Got this error while trying to run newly installed Fifa12 Game, any ideas?

System : 

Win7 64bit
Latest preview 11.10 ATI graphics driver
i5 2500k
2 x ATI 5870 in crossfire
8GB of DDR3 ram
500GB HD


----------



## RockmasteR (Aug 10, 2007)

hello and welcome to TSF
download and install the latest Directx 9.0C from my signature


----------



## FIFA12 (Oct 5, 2011)

Hi, thanks for the reply but when i install it just goes "the components installed are now ready for use."


----------



## RockmasteR (Aug 10, 2007)

maybe it did install, did you try Fifa again?
if that did not work try to download directx web installer from here:

Download Details - Microsoft Download Center - DirectX End-User Runtime

what it will do, it will download a small installer for directx and will update online


----------



## FIFA12 (Oct 5, 2011)

Hey thanks for the reply again, yeah the game was still stuffed up, and after trying the web set up it just say "DirectX setup has determined that a newer or equivalent version of DirectX has been installed already. No installation is necessary." While my game is still causing the same error.


----------



## koala (Mar 27, 2005)

Try this one - DirectX 9.0c Redistributable June 2010 - It's the full 95mb download, so it won't check to see if you already have a more recent version. (Uncheck the optional Bing Toolbar during installation)

The DX9 that comes as part of Windows 7's DX11 is slightly different to the full 9.0c version.

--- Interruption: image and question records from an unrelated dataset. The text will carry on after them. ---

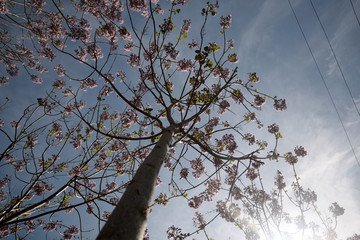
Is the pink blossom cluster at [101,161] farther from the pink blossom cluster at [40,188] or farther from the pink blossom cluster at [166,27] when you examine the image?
the pink blossom cluster at [166,27]

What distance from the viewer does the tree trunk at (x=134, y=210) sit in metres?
1.29

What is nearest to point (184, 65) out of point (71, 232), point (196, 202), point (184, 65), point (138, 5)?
point (184, 65)

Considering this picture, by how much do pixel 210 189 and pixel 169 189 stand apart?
168cm

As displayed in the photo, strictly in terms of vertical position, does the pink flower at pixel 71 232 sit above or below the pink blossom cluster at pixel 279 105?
below

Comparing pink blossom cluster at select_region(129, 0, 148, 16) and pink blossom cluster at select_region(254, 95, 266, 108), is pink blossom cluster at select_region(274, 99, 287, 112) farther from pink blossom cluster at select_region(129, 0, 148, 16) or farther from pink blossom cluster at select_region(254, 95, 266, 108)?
pink blossom cluster at select_region(129, 0, 148, 16)

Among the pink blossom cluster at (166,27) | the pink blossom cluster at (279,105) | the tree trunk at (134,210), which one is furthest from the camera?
the pink blossom cluster at (279,105)

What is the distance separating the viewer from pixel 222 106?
564 cm

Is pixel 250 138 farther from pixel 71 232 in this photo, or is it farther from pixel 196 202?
pixel 71 232

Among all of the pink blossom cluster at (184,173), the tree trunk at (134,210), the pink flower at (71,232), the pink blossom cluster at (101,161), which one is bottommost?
the tree trunk at (134,210)

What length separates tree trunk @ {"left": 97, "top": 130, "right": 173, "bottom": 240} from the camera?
1285 millimetres

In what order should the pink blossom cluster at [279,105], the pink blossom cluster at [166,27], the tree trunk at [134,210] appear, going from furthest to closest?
1. the pink blossom cluster at [279,105]
2. the pink blossom cluster at [166,27]
3. the tree trunk at [134,210]

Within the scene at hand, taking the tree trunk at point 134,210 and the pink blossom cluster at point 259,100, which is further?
the pink blossom cluster at point 259,100

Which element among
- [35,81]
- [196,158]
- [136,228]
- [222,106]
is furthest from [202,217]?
[35,81]

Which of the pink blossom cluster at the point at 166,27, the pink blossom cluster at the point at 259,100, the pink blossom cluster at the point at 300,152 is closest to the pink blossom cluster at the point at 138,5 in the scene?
the pink blossom cluster at the point at 166,27
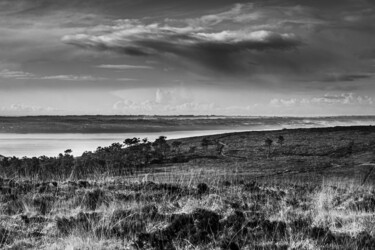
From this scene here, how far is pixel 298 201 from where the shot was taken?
7.86m

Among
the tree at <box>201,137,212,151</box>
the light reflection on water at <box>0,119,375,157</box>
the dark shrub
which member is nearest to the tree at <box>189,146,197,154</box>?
the tree at <box>201,137,212,151</box>

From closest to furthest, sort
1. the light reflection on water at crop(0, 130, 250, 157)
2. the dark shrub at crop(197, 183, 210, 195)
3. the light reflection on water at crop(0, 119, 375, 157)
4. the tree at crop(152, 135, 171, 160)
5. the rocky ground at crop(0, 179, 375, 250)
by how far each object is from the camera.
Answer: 1. the rocky ground at crop(0, 179, 375, 250)
2. the dark shrub at crop(197, 183, 210, 195)
3. the tree at crop(152, 135, 171, 160)
4. the light reflection on water at crop(0, 130, 250, 157)
5. the light reflection on water at crop(0, 119, 375, 157)

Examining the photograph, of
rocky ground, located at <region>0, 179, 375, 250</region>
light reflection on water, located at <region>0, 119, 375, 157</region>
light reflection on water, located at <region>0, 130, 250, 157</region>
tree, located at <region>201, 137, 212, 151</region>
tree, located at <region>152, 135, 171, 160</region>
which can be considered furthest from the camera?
light reflection on water, located at <region>0, 119, 375, 157</region>

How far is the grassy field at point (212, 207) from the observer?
18.7 ft

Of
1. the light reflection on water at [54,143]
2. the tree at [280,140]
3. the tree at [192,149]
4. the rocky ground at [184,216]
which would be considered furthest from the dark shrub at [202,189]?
the light reflection on water at [54,143]

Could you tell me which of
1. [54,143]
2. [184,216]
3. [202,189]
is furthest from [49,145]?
[184,216]

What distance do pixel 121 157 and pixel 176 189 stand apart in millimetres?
4860

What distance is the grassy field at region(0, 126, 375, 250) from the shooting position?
570 centimetres

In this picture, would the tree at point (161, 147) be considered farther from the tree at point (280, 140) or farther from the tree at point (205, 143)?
the tree at point (280, 140)

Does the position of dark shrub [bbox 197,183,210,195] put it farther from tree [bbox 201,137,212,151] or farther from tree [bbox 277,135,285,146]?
tree [bbox 277,135,285,146]

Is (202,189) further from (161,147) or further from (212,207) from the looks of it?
(161,147)

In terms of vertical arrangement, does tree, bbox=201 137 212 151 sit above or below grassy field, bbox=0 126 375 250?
above

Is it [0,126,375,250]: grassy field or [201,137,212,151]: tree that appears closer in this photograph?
[0,126,375,250]: grassy field

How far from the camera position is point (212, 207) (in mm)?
7156
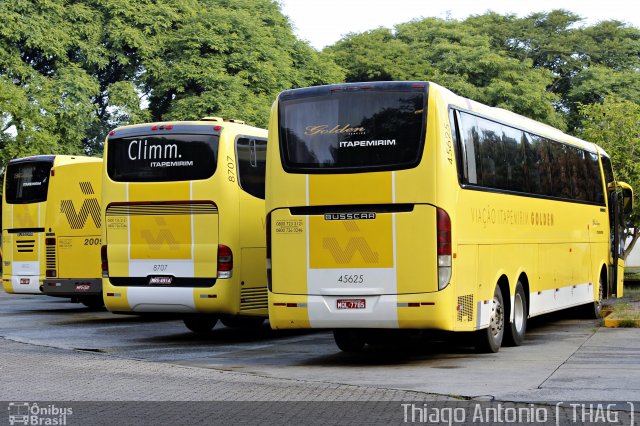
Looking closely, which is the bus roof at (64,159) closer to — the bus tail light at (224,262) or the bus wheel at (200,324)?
the bus wheel at (200,324)

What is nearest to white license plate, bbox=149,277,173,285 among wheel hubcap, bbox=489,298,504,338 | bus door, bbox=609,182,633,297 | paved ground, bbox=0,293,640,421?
paved ground, bbox=0,293,640,421

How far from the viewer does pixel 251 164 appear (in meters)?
17.1

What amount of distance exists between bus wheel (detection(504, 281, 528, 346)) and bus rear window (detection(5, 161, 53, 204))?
1175cm

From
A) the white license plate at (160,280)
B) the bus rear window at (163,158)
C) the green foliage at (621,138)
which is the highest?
the green foliage at (621,138)

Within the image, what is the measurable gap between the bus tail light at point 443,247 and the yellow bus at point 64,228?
10.7 m

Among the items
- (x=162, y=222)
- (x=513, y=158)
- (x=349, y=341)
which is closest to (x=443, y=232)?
(x=349, y=341)

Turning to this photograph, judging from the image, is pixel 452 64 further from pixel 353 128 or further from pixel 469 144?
pixel 353 128

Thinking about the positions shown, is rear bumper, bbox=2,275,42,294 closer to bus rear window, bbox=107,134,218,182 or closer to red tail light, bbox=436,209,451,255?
bus rear window, bbox=107,134,218,182

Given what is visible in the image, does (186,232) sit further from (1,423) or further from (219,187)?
(1,423)

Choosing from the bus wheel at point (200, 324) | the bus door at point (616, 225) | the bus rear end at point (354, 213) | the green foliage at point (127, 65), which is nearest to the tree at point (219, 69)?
the green foliage at point (127, 65)

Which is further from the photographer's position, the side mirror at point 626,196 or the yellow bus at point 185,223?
the side mirror at point 626,196

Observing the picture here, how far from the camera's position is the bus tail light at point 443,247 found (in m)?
12.9

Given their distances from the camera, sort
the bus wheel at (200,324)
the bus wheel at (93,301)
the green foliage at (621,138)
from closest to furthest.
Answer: the bus wheel at (200,324) < the bus wheel at (93,301) < the green foliage at (621,138)

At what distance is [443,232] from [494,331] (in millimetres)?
2480
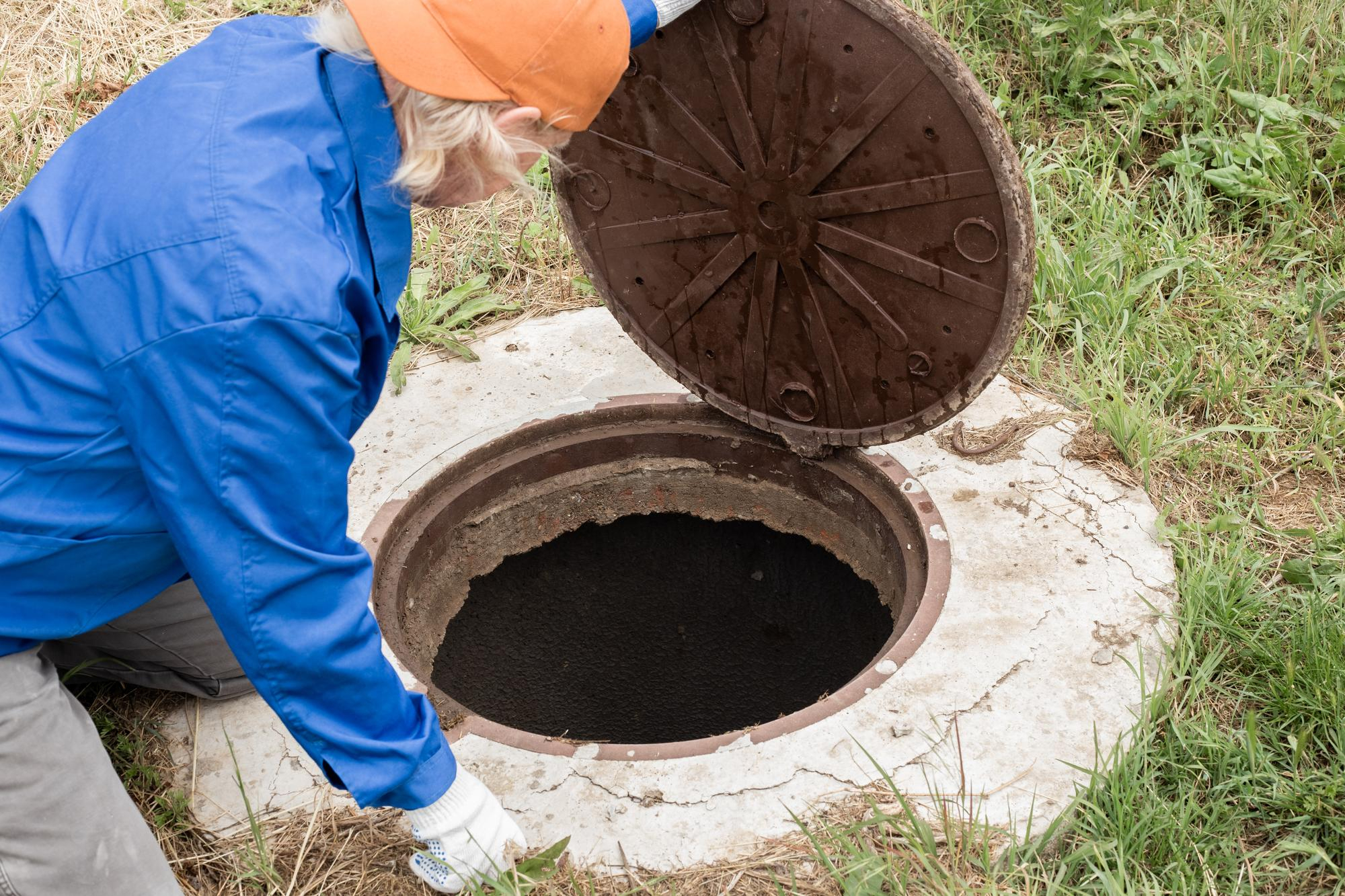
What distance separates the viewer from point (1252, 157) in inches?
157

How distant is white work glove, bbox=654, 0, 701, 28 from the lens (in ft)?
7.12

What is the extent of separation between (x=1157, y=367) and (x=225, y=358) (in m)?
2.67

It's the full 9.0c that is needed for older games.

As FIFA12 is a new game and fully compatible with Windows 7, I did some quick research and found the error is only found on pirates copies of the game. Are you installing from the original retail DVD or are you using a downloaded copy?


----------



## FIFA12 (Oct 5, 2011)

Hi thanks for the reply, tried this and still the same result in the end. I have the retail version from EB Games, tried it on my friend's pc, works perfectly fine, so i called up EB store i bought it from, they said they do not know what the issue is, i guess i may have to return the game


----------